#### Working data:
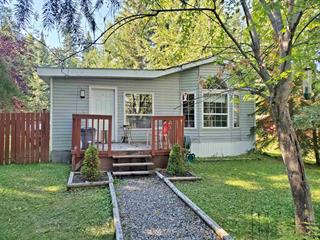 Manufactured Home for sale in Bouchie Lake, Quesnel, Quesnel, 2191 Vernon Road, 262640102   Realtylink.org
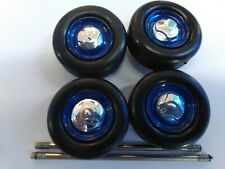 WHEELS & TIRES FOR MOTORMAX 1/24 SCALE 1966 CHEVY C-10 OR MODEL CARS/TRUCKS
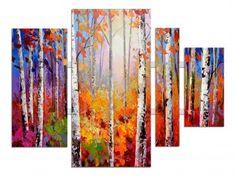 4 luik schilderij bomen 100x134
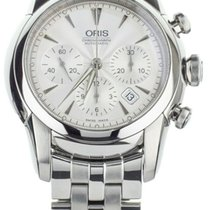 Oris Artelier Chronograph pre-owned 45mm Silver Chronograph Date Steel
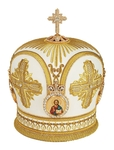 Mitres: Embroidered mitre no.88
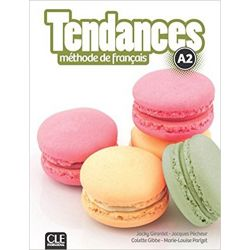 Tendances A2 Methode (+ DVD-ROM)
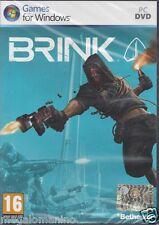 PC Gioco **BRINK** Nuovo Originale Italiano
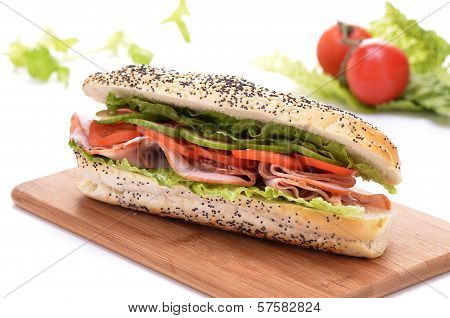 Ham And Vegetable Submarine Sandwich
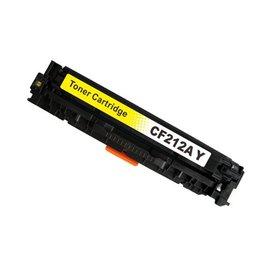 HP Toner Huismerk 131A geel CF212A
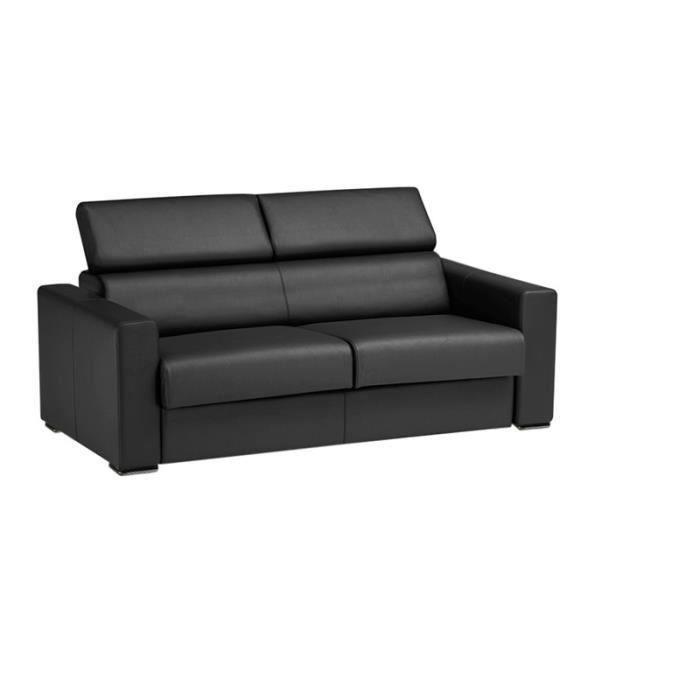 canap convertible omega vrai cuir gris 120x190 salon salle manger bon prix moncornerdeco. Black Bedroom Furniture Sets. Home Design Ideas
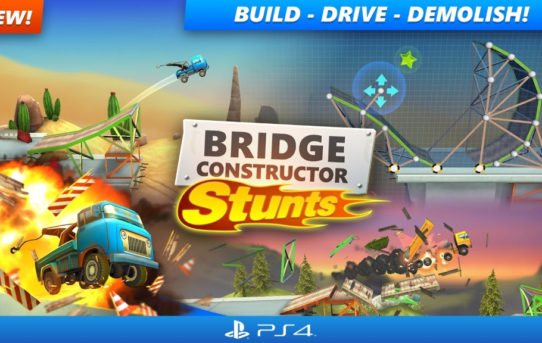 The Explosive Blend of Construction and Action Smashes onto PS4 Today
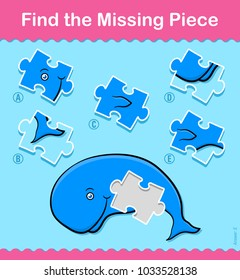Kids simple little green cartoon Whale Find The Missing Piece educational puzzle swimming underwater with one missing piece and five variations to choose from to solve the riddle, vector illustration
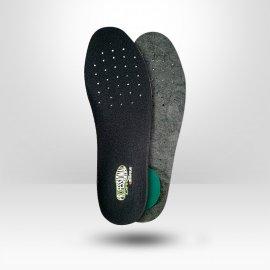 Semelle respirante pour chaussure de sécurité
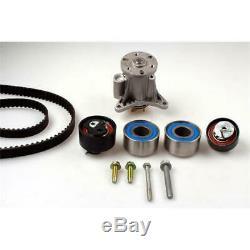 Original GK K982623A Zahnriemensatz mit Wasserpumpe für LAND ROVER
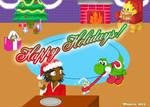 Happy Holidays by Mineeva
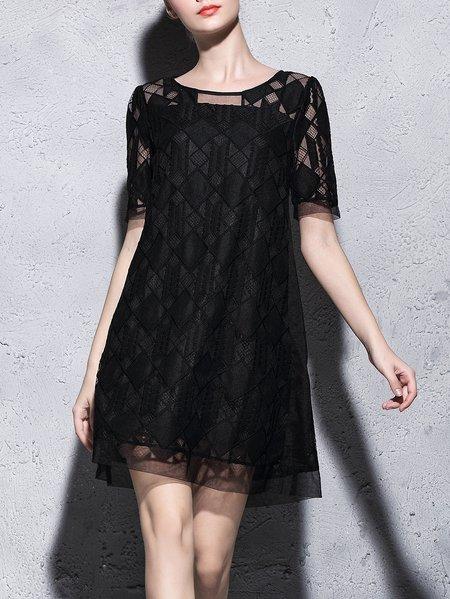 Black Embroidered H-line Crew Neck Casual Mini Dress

---

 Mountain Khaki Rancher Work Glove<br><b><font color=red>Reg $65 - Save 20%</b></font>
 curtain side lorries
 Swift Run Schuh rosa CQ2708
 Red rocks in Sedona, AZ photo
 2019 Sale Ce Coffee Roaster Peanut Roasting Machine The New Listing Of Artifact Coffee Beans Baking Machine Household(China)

#### What the task requires:
Starting with the line that has "Mitres: Embroidered mitre no.88" and ending with the line that has "The Explosive Blend", repeat the lines above exactly, omitting every picture.

#### Expected output:
 Mitres: Embroidered mitre no.88
 Tendances A2 Methode (+ DVD-ROM)
 PC Gioco **BRINK** Nuovo Originale Italiano
 Ham And Vegetable Submarine Sandwich
 HP Toner Huismerk 131A geel CF212A
 canap convertible omega vrai cuir gris 120x190 salon salle manger bon prix moncornerdeco. Black Bedroom Furniture Sets. Home Design Ideas
 The Explosive Blend of Construction and Action Smashes onto PS4 Today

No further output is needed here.